John Eastin Van Maanen (born 1943) is an American organizational theorist, Professor of Organization Studies at the MIT Sloan School of Management, and best known for his contributions to qualitative studies in management and to organizational ethnography.

His studies included longitudinal researches of policemen, fishermen, Disneyland operators, and London detectives. His publications include also methodological studies on writing organizational ethnographies and on power relations in workplace. His Tales of the Field on Writing Ethnography (University of Chicago Press, 1988) became a classic reading in many doctoral programs in management around the world.

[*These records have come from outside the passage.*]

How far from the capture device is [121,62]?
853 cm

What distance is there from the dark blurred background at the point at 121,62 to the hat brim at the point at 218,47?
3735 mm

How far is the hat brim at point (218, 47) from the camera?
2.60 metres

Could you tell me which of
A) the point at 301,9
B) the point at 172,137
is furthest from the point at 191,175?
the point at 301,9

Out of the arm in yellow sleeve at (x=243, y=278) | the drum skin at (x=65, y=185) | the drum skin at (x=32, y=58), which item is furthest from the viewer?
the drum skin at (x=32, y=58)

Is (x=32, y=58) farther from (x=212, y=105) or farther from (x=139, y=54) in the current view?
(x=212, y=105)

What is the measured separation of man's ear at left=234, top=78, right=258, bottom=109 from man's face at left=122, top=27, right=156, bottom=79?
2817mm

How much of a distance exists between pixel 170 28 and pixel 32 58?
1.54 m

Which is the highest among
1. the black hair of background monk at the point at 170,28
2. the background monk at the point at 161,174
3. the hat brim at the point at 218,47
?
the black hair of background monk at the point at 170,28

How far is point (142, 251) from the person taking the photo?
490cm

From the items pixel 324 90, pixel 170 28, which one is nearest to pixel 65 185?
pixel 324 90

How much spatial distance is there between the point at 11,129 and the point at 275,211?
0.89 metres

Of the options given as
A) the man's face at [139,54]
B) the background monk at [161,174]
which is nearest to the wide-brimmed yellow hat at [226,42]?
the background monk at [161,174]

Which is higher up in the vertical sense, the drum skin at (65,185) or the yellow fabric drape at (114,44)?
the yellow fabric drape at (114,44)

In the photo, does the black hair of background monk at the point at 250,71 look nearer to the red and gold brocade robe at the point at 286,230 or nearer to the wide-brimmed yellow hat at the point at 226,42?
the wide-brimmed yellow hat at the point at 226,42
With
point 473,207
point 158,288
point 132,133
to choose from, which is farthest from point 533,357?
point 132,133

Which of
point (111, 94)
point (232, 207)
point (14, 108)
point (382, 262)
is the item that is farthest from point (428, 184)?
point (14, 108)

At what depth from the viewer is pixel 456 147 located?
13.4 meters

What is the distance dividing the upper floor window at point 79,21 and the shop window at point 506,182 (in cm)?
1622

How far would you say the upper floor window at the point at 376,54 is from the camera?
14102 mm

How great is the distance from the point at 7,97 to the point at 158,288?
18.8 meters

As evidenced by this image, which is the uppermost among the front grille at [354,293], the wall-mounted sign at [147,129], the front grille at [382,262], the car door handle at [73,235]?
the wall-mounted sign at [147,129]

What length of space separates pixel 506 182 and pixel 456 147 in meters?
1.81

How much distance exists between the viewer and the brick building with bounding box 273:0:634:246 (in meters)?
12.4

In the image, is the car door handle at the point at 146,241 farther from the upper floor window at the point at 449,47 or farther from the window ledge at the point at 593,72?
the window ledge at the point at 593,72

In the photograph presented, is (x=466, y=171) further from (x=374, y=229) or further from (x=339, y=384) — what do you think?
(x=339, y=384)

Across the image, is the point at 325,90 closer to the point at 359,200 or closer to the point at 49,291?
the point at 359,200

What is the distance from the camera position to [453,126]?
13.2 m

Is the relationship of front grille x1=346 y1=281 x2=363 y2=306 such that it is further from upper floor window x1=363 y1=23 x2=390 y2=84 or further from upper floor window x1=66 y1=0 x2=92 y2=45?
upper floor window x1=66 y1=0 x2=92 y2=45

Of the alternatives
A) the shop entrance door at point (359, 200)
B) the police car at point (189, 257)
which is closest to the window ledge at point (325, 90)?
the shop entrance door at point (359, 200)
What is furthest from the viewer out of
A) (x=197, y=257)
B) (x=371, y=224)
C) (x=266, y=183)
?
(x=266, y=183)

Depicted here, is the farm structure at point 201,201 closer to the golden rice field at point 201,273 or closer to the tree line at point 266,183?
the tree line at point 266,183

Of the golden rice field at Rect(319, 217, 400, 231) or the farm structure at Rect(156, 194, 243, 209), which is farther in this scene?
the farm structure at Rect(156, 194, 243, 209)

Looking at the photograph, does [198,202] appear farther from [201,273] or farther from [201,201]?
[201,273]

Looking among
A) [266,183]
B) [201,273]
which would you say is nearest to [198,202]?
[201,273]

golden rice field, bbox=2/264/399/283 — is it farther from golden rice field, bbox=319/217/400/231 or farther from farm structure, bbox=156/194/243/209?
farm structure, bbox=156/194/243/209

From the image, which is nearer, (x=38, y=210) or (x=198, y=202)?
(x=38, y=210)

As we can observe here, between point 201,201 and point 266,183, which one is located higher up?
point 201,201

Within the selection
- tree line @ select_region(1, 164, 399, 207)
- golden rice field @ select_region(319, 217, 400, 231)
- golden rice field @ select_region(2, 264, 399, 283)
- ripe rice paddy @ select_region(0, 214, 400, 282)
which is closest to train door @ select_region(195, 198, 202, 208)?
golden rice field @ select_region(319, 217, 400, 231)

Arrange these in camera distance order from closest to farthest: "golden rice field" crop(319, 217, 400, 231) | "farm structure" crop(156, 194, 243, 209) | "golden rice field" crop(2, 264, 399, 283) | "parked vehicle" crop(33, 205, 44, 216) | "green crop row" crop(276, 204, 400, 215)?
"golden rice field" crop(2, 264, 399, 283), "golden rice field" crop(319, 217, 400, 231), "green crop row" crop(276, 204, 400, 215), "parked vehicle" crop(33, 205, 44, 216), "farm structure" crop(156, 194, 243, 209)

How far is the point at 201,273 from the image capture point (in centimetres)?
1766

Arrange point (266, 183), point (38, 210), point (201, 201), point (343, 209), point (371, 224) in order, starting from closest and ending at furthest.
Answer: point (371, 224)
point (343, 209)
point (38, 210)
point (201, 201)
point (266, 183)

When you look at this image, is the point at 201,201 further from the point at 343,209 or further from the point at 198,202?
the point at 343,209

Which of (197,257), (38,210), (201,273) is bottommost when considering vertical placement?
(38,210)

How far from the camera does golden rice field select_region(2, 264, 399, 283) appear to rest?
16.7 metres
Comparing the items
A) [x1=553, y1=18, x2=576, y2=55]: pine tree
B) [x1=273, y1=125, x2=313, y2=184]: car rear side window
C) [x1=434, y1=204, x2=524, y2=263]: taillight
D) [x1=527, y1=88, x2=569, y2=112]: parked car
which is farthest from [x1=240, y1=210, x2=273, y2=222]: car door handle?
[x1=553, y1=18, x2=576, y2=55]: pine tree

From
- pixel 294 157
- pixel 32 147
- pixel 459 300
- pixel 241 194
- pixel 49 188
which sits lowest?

He also recently commented on "On the Run", by Alice Goffman. His other contributions include studies of high tech industries.

==Selected publications==
Books, a selection:
- Van Maanen, John. Breaking in: A consideration of organizational socialization. Defense Technical Information Center, 1972.
- Van Maanen, John Eastin, and Edgar Henry Schein. Toward a theory of organizational socialization. 1977.
- Van Maanen, John, and Stephen R. Barley. Occupational communities: Culture and control in organizations. No. TR-ONR-10. ALFRED P SLOAN SCHOOL OF MANAGEMENT CAMBRIDGE MA, 1982.
- Maanen, John Van. Qualitative methodology. Beverly Hills: Sage 1983.
- Van Maanen, John. Tales of the field: On writing ethnography. University of Chicago Press, 2011.